● Problem details
Repeat the entries exactly but omit the pictures.

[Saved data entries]
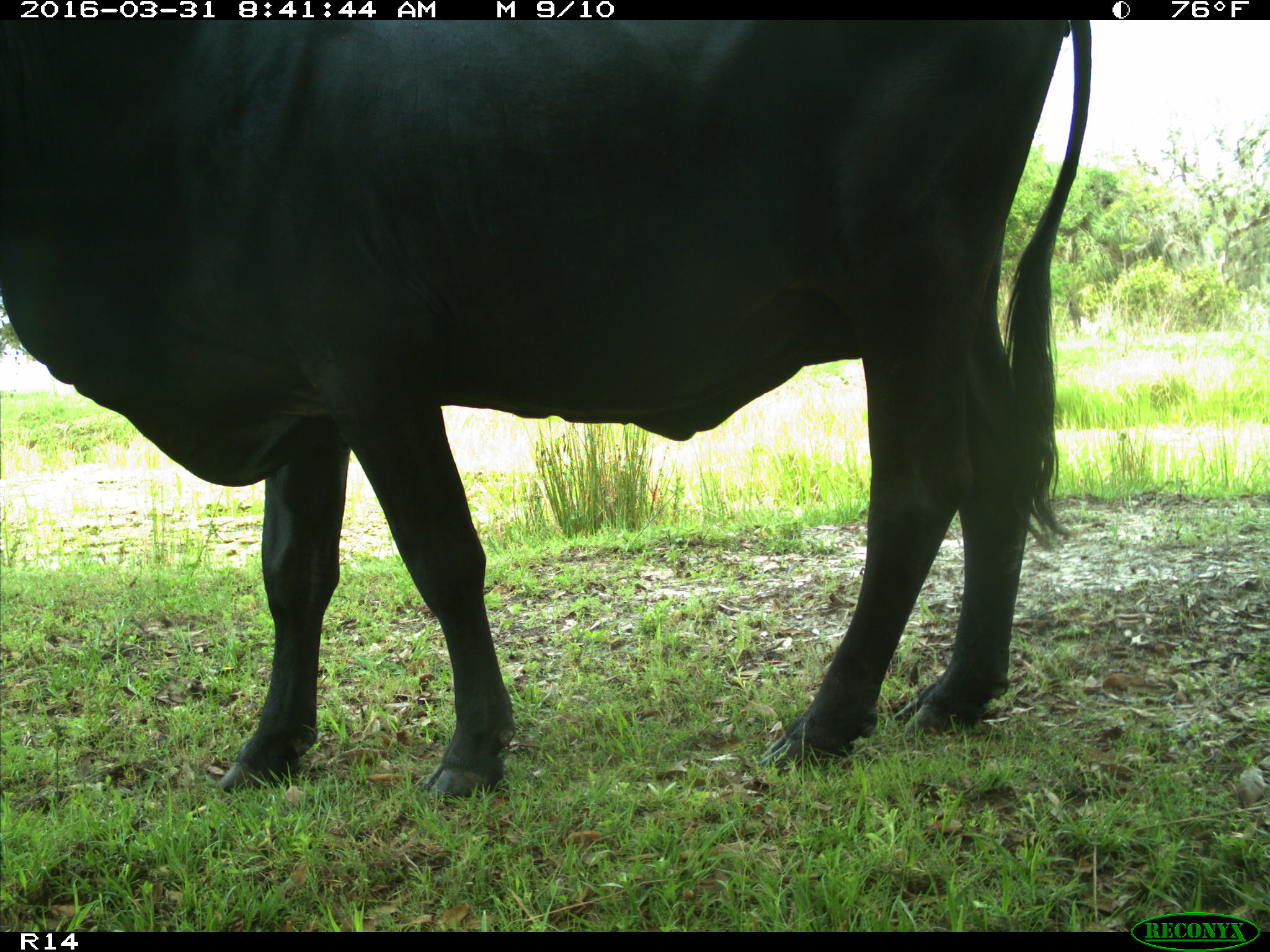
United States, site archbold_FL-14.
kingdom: Animalia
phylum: Chordata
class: Mammalia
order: Artiodactyla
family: Bovidae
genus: Bos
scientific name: Bos taurus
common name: domestic cow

● Completed task
United States, site archbold_FL-14.
kingdom: Animalia
phylum: Chordata
class: Mammalia
order: Artiodactyla
family: Bovidae
genus: Bos
scientific name: Bos taurus
common name: domestic cow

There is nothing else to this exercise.